- TUJUAN LATIHAN:
Dalam kutipan dokumen tentang kunjungan bantuan pascabencana, layanan apa saja yang dibuka tim? Sebutkan semuanya.

Dan “komprehensif” adalah kata yang tepat. Jika pada kunjungan pertama, yang dibawa adalah hiburan dan bahan pokok, kunjungan kali ini menghadirkan “rumah sakit lapangan” dan “klinik jiwa” di tengah reruntuhan. Berkolaborasi dengan RSA Pariaman dan Prodi Bimbingan Konseling Islam UM Sumbar, tim yang dikomandoi Koordinator LLHPB PWA Sumbar Dra. Huriah Khair, M.Si., dan Ketua LLHPB Fitri Yulianis, SE., M.Si., ini membuka layanan pemeriksaan kesehatan gratis, pengobatan, konseling trauma yang lebih mendalam, serta pembagian pakaian layak pakai.
Antrian panjang yang mencapai hampir 100 orang—melampaui perkirakan awal 50 orang—menjadi bukti nyata betapa krusial kehadiran mereka. “Estimasi kami meleset karena kami tidak menyangka akses ke fasilitas kesehatan normal begitu terputusnya. Jarak 15 kilometer ke puskesmas menjadi jurang yang tak terjembatani bagi warga yang kehilangan segalanya,” jelas Fitri Yulianis, sambil sigap mengatur ulang distribusi logistik untuk mengakomodasi lonjakan penerima bantuan.
Di balik efisiensi operasional hari itu, tersirat sebuah filosofi penanganan bencana yang berjenjang dan penuh empati. Dra. Huriah Khair, yang mengawasi langsung proses konseling, menerangkan transisi ini. “Trauma healing di kunjungan pertama sifatnya psychological first aid—pertolongan pertama psikologis untuk meredakan shock. Kunjungan kedua ini kami naikkan levelnya menjadi pendampingan psikososial yang lebih terstruktur, karena setelah rasa aman dan perut terisi, barulah luka batin yang lebih dalam bisa diangkat dan dirawat.”

- CUPLIKAN CATATAN:
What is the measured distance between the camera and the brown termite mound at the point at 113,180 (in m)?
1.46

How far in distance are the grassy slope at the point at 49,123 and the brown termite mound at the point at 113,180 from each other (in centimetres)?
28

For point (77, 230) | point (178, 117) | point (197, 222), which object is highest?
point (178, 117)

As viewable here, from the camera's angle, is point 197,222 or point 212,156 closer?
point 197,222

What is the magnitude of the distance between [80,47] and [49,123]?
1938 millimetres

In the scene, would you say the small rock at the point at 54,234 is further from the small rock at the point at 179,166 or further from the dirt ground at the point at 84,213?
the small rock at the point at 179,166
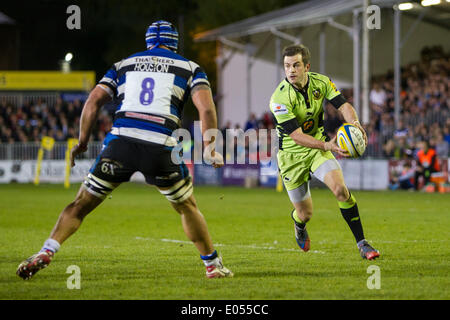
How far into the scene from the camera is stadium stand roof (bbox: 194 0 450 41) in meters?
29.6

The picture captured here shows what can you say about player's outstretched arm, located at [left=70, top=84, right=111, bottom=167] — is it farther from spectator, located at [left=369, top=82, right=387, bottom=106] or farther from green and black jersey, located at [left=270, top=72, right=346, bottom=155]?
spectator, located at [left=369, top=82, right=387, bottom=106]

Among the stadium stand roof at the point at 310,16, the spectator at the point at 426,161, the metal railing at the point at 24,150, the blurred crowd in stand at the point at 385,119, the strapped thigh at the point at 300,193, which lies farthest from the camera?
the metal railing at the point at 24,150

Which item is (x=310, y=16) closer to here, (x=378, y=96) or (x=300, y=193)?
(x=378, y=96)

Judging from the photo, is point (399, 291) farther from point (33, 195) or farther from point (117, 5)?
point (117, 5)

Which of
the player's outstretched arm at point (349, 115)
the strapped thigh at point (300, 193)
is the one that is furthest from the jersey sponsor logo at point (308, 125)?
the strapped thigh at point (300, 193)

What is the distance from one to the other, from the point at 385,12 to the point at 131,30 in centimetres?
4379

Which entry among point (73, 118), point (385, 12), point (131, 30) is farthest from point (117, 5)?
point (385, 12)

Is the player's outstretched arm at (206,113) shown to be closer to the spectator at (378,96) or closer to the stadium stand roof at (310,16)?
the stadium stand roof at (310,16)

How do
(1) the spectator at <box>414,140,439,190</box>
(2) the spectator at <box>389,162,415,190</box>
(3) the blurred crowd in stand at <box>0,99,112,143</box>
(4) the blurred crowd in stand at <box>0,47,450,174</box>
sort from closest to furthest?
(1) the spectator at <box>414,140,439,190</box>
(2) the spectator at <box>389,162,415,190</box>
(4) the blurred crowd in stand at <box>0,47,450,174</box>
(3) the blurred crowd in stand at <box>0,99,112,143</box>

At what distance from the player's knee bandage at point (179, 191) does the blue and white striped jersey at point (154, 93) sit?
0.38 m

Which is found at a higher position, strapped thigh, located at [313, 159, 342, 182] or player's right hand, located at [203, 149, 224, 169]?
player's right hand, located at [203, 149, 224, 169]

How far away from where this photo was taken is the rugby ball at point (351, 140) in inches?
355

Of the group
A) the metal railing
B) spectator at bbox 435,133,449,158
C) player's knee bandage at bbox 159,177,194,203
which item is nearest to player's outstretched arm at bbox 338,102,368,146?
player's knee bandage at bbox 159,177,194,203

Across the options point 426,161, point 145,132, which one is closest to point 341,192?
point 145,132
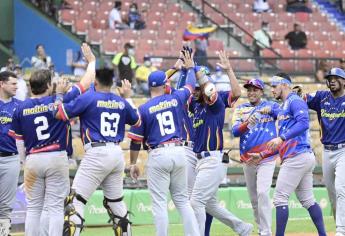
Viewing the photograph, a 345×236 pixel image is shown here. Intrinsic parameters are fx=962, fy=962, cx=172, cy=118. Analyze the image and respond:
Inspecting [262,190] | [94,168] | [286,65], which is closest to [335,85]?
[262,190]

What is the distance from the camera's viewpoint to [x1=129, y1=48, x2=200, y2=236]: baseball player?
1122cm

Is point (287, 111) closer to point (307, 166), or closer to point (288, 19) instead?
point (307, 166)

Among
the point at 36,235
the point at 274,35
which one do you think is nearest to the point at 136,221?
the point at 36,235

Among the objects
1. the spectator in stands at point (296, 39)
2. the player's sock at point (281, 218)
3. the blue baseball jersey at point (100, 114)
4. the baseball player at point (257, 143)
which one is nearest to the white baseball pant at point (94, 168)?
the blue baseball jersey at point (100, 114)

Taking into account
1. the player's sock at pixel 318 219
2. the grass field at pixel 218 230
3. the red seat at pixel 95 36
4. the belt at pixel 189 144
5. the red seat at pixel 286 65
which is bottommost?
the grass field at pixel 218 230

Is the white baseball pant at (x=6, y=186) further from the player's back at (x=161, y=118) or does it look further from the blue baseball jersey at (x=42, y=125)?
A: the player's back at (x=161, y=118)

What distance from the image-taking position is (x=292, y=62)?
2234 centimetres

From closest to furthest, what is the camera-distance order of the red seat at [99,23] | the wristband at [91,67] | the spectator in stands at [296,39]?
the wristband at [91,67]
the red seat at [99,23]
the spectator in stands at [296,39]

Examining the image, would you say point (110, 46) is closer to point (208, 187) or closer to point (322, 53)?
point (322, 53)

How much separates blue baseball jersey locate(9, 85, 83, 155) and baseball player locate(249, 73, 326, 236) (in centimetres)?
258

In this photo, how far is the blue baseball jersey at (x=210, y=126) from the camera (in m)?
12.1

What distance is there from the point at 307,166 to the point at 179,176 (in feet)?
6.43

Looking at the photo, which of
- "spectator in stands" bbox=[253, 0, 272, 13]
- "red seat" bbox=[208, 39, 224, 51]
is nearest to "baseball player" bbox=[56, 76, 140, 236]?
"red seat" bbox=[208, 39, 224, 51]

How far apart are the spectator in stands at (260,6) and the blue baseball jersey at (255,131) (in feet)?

- JAWABAN TUGAS:
- Pemeriksaan kesehatan gratis
- Pengobatan
- Konseling trauma yang lebih mendalam
- Pembagian pakaian layak pakai